The second phase will then return a file containing common phrases, and their most common outcomes. We report the number of articles the text was found in, and a score for each target. For the score, we count how often the exact link text occurred + the number of articles that linked to the article in question that contained the query phrase somewhere. This puts double weight on cases where the link text is exactly the phrase, and thus the score can go up to 200%.

obamacare\t	313\t	Patient Protection and Affordable Care Act:216:69%

If there is a clear association with the first term, and a much less clear with the second, then we can be rather sure this is a synonymous term, i.e. Obamacare == Patient Protected and Affordable Care Act.

But beware, there are language specific pitfalls. For example

bayern\t	4392\t	FC Bayern Munich:743:16%\t	Bavaria:713:16%

indicates that the term "Bayern" (German name of Bavaria) is also very often referring to the soccer club FC Bayern (in the English Wikipedia).

Processing Wikipedia Data

There are redirect cycles. This happens in every Wikipedia snapshot; and usually they are repaired soon after. But as Wikipedia is constantly changing, every snapshot has some oddities and errors, including articles where the contents have been vandalized or removed, and cyclic redirects.

Parsing Wikipedia is a pain. We're currently using a number of crude regular expressions, because many of the parsers around (e.g. the Lucene Wikipedia parser) are even worse. Wikipedia doesn't have a very clean or well-designed syntax; it has grown over the years. It's much more complex than you might think, because of various nested structures. You can have templates such as info boxes, which contain image links, which contain templates, which contain links again... there also is a template for the music "sharp" symbol, ♯: {{music|sharp}}, used in various places. And so on.

If you are looking for a powerful parser, please go to this site instead: Alternative MediaWiki parsers

We're really trying only to get the main 99% of Wikipedia contents, and we're okay with losing 1% of it.

Implementation notes

I've tried hard to make the implementation fast and efficient, but there is always room for improvement. Currently, the first phase takes around 2 hours on my desktop PC. This is acceptable for all my needs.

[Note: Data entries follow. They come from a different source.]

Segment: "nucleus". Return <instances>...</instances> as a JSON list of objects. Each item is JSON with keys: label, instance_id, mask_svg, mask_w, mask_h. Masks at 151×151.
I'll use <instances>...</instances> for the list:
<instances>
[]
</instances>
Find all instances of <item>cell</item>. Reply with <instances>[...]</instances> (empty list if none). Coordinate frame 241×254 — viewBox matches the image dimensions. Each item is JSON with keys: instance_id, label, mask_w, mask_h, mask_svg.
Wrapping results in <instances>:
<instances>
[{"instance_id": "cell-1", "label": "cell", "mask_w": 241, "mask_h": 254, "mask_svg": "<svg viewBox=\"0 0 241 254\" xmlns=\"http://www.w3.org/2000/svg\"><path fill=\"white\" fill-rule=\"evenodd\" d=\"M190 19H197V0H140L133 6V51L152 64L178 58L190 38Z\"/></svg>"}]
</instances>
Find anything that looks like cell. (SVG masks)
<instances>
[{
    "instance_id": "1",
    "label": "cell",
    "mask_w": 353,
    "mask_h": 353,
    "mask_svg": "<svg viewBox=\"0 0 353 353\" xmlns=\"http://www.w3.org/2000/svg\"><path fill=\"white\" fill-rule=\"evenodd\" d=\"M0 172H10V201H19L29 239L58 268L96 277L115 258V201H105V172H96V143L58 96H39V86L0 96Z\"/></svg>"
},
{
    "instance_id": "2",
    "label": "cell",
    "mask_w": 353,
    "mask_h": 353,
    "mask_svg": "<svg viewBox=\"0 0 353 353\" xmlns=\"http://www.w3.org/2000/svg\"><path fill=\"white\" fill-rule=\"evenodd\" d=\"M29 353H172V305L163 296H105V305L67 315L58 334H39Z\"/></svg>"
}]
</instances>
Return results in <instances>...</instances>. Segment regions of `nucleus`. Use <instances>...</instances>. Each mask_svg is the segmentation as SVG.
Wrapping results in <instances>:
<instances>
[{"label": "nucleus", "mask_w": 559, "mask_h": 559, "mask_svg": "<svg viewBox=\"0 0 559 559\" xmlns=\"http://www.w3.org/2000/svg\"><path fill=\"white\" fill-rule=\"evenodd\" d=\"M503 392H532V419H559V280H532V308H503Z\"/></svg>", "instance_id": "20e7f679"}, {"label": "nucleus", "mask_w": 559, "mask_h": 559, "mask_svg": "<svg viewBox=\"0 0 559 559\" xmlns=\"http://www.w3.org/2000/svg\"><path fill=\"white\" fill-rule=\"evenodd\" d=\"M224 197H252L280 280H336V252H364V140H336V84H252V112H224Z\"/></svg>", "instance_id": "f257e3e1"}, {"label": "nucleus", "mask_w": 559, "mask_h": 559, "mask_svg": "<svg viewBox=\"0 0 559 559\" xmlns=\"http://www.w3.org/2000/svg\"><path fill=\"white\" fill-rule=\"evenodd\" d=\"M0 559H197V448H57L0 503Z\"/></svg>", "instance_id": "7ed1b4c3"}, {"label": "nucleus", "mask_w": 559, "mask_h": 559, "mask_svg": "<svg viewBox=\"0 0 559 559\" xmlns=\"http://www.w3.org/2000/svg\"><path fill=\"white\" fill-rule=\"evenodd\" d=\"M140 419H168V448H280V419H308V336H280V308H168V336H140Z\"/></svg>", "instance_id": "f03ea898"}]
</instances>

Some routines that were taking up excessive amounts of time (such as - unfortunately - replacing HTML entites using Apache Commons Lang3) have been wrapped into more efficient implementations.

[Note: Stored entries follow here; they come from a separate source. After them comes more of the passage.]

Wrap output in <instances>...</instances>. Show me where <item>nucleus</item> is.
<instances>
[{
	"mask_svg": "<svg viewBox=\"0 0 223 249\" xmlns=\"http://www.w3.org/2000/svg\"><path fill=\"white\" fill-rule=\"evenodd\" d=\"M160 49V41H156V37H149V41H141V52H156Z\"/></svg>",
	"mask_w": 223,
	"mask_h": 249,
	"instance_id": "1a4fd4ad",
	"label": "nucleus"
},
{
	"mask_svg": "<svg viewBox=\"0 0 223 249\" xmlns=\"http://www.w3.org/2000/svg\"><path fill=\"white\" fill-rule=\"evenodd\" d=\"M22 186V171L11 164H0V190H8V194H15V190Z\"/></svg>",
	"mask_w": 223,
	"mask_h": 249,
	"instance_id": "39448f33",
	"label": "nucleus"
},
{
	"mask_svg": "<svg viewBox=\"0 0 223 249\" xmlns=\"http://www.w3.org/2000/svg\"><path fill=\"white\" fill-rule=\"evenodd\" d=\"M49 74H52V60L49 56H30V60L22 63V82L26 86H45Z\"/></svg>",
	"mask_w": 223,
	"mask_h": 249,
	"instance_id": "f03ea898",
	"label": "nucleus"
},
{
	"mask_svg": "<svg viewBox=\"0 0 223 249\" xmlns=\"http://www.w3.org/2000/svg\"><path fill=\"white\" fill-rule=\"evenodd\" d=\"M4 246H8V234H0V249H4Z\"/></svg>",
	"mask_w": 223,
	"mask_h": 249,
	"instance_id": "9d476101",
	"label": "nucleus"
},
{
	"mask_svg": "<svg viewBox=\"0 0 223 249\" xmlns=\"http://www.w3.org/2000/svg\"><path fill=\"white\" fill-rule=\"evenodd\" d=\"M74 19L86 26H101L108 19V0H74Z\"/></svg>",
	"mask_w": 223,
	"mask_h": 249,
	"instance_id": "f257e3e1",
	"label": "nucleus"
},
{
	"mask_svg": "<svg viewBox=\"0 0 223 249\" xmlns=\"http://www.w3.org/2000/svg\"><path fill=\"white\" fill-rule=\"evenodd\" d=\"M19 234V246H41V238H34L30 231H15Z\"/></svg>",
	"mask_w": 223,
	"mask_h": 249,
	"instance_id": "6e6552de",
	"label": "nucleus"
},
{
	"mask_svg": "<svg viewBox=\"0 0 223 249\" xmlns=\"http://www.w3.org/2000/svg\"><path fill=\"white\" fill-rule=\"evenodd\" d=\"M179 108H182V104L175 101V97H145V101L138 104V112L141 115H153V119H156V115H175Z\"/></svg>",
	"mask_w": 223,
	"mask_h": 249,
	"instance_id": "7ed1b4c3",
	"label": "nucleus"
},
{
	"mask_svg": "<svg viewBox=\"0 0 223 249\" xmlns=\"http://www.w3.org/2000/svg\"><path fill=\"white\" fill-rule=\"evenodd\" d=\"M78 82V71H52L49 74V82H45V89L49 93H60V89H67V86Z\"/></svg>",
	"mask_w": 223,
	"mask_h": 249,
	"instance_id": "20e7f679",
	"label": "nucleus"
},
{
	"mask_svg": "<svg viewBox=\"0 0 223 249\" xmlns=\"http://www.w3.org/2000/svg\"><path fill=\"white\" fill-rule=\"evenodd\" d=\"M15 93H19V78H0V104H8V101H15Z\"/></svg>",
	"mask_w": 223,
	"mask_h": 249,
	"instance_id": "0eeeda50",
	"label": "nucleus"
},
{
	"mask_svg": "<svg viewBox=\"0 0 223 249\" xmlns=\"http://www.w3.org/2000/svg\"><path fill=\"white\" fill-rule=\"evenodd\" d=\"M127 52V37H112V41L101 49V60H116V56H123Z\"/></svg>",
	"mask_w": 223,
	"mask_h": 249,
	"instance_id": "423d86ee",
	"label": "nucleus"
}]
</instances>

We are using a streaming XML parser, as you cannot just build a DOM tree from a 10 GB compressed (48.7 GB decompressed) file...

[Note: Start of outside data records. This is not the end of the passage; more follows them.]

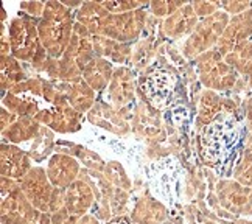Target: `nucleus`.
<instances>
[{"label": "nucleus", "mask_w": 252, "mask_h": 224, "mask_svg": "<svg viewBox=\"0 0 252 224\" xmlns=\"http://www.w3.org/2000/svg\"><path fill=\"white\" fill-rule=\"evenodd\" d=\"M245 147V125L234 114H220L201 134V154L217 173L227 176Z\"/></svg>", "instance_id": "nucleus-1"}, {"label": "nucleus", "mask_w": 252, "mask_h": 224, "mask_svg": "<svg viewBox=\"0 0 252 224\" xmlns=\"http://www.w3.org/2000/svg\"><path fill=\"white\" fill-rule=\"evenodd\" d=\"M24 192L30 201L37 209H47L50 202L52 189L48 186L47 179L44 178V173L41 170H34L32 174L24 181Z\"/></svg>", "instance_id": "nucleus-2"}, {"label": "nucleus", "mask_w": 252, "mask_h": 224, "mask_svg": "<svg viewBox=\"0 0 252 224\" xmlns=\"http://www.w3.org/2000/svg\"><path fill=\"white\" fill-rule=\"evenodd\" d=\"M227 189L222 196V202L227 209L243 215H252V189L241 187L240 184H224Z\"/></svg>", "instance_id": "nucleus-3"}, {"label": "nucleus", "mask_w": 252, "mask_h": 224, "mask_svg": "<svg viewBox=\"0 0 252 224\" xmlns=\"http://www.w3.org/2000/svg\"><path fill=\"white\" fill-rule=\"evenodd\" d=\"M76 165L69 159H56L48 167V178L56 187H67L75 181Z\"/></svg>", "instance_id": "nucleus-4"}, {"label": "nucleus", "mask_w": 252, "mask_h": 224, "mask_svg": "<svg viewBox=\"0 0 252 224\" xmlns=\"http://www.w3.org/2000/svg\"><path fill=\"white\" fill-rule=\"evenodd\" d=\"M67 209L72 215H83L86 209L91 206V193L83 184H75V186L67 193Z\"/></svg>", "instance_id": "nucleus-5"}, {"label": "nucleus", "mask_w": 252, "mask_h": 224, "mask_svg": "<svg viewBox=\"0 0 252 224\" xmlns=\"http://www.w3.org/2000/svg\"><path fill=\"white\" fill-rule=\"evenodd\" d=\"M232 61H234L238 69L245 73L252 72V44H243L237 48V52L232 56Z\"/></svg>", "instance_id": "nucleus-6"}, {"label": "nucleus", "mask_w": 252, "mask_h": 224, "mask_svg": "<svg viewBox=\"0 0 252 224\" xmlns=\"http://www.w3.org/2000/svg\"><path fill=\"white\" fill-rule=\"evenodd\" d=\"M108 224H135V223H132L129 218H126V217H119V218L111 220Z\"/></svg>", "instance_id": "nucleus-7"}, {"label": "nucleus", "mask_w": 252, "mask_h": 224, "mask_svg": "<svg viewBox=\"0 0 252 224\" xmlns=\"http://www.w3.org/2000/svg\"><path fill=\"white\" fill-rule=\"evenodd\" d=\"M246 119H248V128L252 131V98L248 103V111H246Z\"/></svg>", "instance_id": "nucleus-8"}]
</instances>
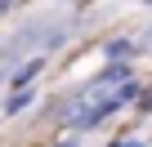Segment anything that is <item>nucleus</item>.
Returning <instances> with one entry per match:
<instances>
[{
    "label": "nucleus",
    "instance_id": "obj_1",
    "mask_svg": "<svg viewBox=\"0 0 152 147\" xmlns=\"http://www.w3.org/2000/svg\"><path fill=\"white\" fill-rule=\"evenodd\" d=\"M112 80H130V67L121 62V67H107L103 76H99V85H112Z\"/></svg>",
    "mask_w": 152,
    "mask_h": 147
},
{
    "label": "nucleus",
    "instance_id": "obj_2",
    "mask_svg": "<svg viewBox=\"0 0 152 147\" xmlns=\"http://www.w3.org/2000/svg\"><path fill=\"white\" fill-rule=\"evenodd\" d=\"M36 71H40V62H27V67H23V71H18V76H14V85H18V89H23V85H27V80H31V76H36Z\"/></svg>",
    "mask_w": 152,
    "mask_h": 147
},
{
    "label": "nucleus",
    "instance_id": "obj_3",
    "mask_svg": "<svg viewBox=\"0 0 152 147\" xmlns=\"http://www.w3.org/2000/svg\"><path fill=\"white\" fill-rule=\"evenodd\" d=\"M27 103H31V94H27V89H23V94H18V98H9V103H5V112H9V116H14V112H23V107H27Z\"/></svg>",
    "mask_w": 152,
    "mask_h": 147
},
{
    "label": "nucleus",
    "instance_id": "obj_4",
    "mask_svg": "<svg viewBox=\"0 0 152 147\" xmlns=\"http://www.w3.org/2000/svg\"><path fill=\"white\" fill-rule=\"evenodd\" d=\"M63 147H72V143H63Z\"/></svg>",
    "mask_w": 152,
    "mask_h": 147
},
{
    "label": "nucleus",
    "instance_id": "obj_5",
    "mask_svg": "<svg viewBox=\"0 0 152 147\" xmlns=\"http://www.w3.org/2000/svg\"><path fill=\"white\" fill-rule=\"evenodd\" d=\"M148 5H152V0H148Z\"/></svg>",
    "mask_w": 152,
    "mask_h": 147
}]
</instances>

Note: this implementation may need 24 GB of RAM to run, because we keep a lot of data in memory, and sort it at the very end when writing. By splitting the process into a third (sorting) phase, memory usage could be reduced. But given the size of the Lucene index (15 GB), extra memory will also improve runtimes a lot.

Dependencies

While the use of external libraries yields to a mess in many projects ("jar hell"), we rely a few of them in this project:

• Apache Commons Lang3, despire the performance issues, for parsing HTML entities (but we wrote our own, much faster, matcher)

• Apache Commons Compress, for BZip2 decompression

• Lucene 5, for full text indexing

• Fastutil, which offers high-performance collections for primitive types (and helps keeping memory usage in control).

License

This project is AGPL-3 licensed. This will likely make your commercial lawyers unhappy. You should never need to incorporate this source code into a commercial product, but if you need we can talk about this. Note that GNU Trove is LGPL licensed.

Copyleft is a viable way for collaborative software development. The best proof is called Linux. Companies trying to persuade you to choose Apache and BSD licenses often just want to be able to incorporate all your work and not give back ever; this defeats the purpose for anything but low-level libraries.

This is "tit for that"-ware. Because I make my code available, you should also make your improvements available.